**Set exercise**
Copy out every one of the entries below word for word, leaving out the pictures.

(Region annotation entries)
-.-.-

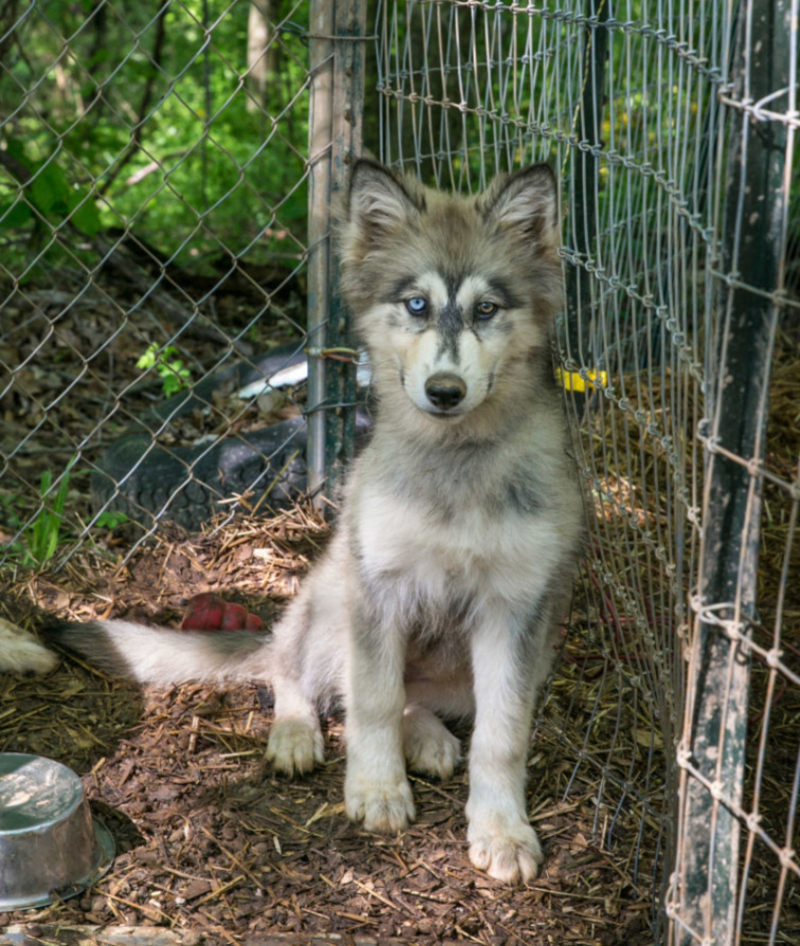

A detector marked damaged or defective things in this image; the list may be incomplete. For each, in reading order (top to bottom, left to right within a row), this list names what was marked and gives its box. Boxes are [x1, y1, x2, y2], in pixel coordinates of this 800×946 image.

rusty wire fence panel [0, 0, 346, 568]
rusty wire fence panel [376, 3, 800, 940]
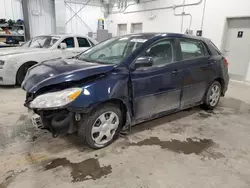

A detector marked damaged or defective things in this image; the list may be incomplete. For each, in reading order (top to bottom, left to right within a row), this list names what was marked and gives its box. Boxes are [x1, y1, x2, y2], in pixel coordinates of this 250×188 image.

crumpled hood [22, 58, 114, 93]
broken headlight [29, 87, 81, 108]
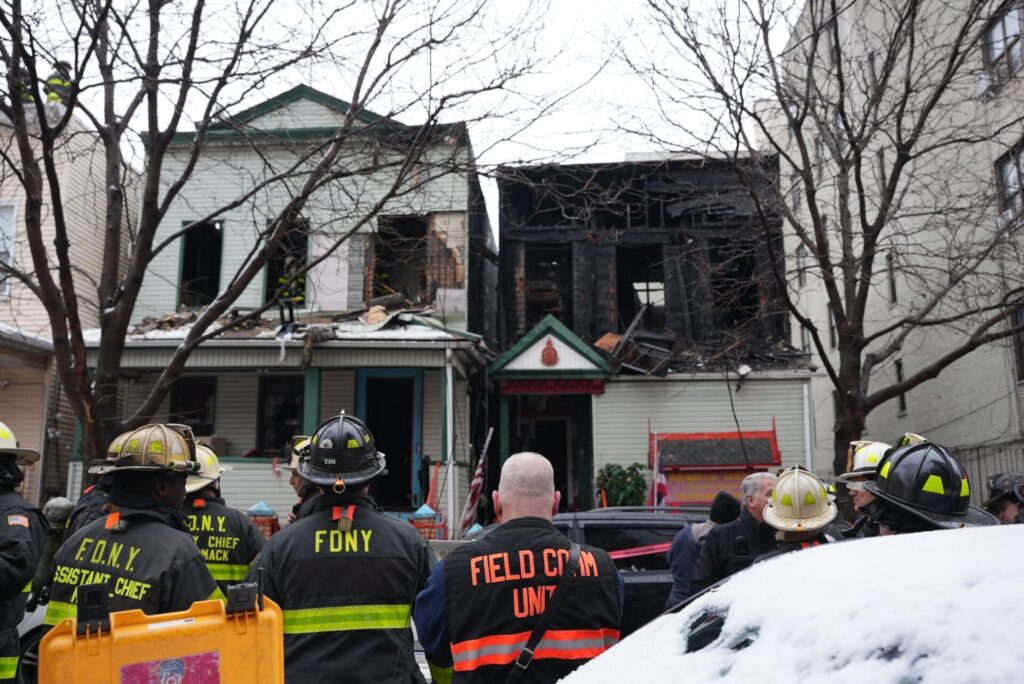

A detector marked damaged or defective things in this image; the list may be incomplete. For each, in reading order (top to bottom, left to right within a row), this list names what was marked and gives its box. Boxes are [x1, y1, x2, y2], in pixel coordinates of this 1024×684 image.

broken window [183, 220, 225, 309]
burned window opening [183, 220, 225, 309]
broken window [264, 218, 307, 305]
burned window opening [264, 218, 307, 305]
broken window [372, 216, 428, 301]
broken window [524, 245, 573, 327]
burned window opening [524, 245, 573, 327]
broken window [610, 245, 667, 331]
burned window opening [614, 245, 663, 331]
broken window [708, 237, 757, 331]
burned window opening [708, 237, 757, 331]
broken window [169, 376, 216, 436]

-.-.-

**Worked answer**
A detector marked damaged or defective things in this image; the list may be incomplete. For each, in reading order (top to bottom, left to right within a row), this list names what was marked and gives its box. Boxes are [x1, y1, x2, y2], in pixel coordinates of this 800×946 image.

rusty wire fence panel [0, 0, 346, 568]
rusty wire fence panel [376, 3, 800, 940]

A detector marked damaged or defective things in this image; the list may be incomplete. For each, in reading order (top to bottom, left to right within a row), this list names what was marked and gives its box. Boxes are [x1, y1, x2, y2], in pixel coordinates of this 250×188 image.

crumpled hood [22, 58, 114, 93]
broken headlight [29, 87, 81, 108]

A detector marked damaged or defective things in this image; the list may be incomplete. For each, in reading order (top to bottom, left to right within a row), this list names what was marked and gives its box. Boxes are [x1, y1, x2, y2], in pixel coordinates of this 1024×684 image.

broken window [183, 220, 225, 309]
burned window opening [183, 220, 225, 309]
broken window [264, 218, 307, 305]
burned window opening [264, 218, 307, 305]
broken window [372, 216, 428, 301]
broken window [524, 245, 573, 327]
burned window opening [524, 245, 573, 327]
broken window [610, 245, 667, 331]
burned window opening [614, 245, 663, 331]
broken window [708, 237, 757, 331]
burned window opening [708, 237, 757, 331]
broken window [169, 376, 216, 436]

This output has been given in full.